Aim of the exercise: Beginning at the line that contains "What distance from the lens" and continuing through the last of the entries, rescale the distances in the answers by multiplying each by 2.05 and rounding to a whole number, with halves rounded up. Give those lines again in full, requests included.
━━━━━━
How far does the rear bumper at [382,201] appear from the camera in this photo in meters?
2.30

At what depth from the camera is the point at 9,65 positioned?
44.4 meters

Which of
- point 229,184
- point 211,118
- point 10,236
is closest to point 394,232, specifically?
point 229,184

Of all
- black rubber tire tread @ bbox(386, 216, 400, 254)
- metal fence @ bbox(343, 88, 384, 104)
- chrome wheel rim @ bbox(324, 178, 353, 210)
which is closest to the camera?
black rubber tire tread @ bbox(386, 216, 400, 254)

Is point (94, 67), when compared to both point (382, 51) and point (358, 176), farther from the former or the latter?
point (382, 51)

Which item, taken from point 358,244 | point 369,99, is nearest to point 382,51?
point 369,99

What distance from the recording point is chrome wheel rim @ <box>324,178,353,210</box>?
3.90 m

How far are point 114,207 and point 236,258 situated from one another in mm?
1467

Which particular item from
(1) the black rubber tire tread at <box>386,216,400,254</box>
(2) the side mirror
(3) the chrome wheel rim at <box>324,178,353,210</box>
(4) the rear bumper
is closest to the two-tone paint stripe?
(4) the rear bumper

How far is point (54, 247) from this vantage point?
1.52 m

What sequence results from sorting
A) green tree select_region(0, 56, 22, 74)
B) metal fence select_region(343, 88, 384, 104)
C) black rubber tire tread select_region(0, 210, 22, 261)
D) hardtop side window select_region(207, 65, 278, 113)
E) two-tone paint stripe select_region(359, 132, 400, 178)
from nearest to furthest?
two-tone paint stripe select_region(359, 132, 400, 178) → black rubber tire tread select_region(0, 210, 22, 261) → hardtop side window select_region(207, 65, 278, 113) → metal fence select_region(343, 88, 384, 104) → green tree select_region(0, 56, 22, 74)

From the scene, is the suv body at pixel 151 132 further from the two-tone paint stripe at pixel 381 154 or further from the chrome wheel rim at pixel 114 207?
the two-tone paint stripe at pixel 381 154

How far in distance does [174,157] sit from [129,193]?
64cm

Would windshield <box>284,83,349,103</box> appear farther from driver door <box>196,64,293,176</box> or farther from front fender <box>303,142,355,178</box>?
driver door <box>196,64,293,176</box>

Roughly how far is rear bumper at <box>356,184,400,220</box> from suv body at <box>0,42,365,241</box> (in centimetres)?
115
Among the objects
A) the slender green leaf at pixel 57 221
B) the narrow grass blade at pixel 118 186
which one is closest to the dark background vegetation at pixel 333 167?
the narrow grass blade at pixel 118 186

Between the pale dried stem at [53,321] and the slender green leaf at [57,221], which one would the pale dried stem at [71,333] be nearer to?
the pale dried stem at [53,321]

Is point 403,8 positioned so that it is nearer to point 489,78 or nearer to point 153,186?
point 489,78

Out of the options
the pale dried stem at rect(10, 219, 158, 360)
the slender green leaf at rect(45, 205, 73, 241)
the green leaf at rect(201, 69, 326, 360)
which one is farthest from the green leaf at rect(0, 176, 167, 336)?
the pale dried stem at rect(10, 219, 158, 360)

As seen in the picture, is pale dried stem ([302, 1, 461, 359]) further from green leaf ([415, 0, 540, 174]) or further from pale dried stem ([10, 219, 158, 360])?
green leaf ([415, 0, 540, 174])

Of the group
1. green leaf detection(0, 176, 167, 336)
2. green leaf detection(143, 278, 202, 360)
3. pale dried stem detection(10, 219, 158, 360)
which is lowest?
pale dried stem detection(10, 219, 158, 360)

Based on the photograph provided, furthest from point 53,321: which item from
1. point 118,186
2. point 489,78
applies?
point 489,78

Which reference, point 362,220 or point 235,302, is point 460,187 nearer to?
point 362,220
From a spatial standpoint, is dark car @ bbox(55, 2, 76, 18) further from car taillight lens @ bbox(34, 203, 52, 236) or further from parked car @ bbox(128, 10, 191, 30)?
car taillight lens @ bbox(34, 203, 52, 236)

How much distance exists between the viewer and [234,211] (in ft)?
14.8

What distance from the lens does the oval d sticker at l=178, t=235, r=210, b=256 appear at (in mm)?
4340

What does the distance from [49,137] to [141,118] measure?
━━━━━━
Output of the task:
What distance from the lens does the oval d sticker at l=178, t=235, r=210, b=256 appear at (in mm)?
8897

What does the distance from [49,137] to [141,118] measure?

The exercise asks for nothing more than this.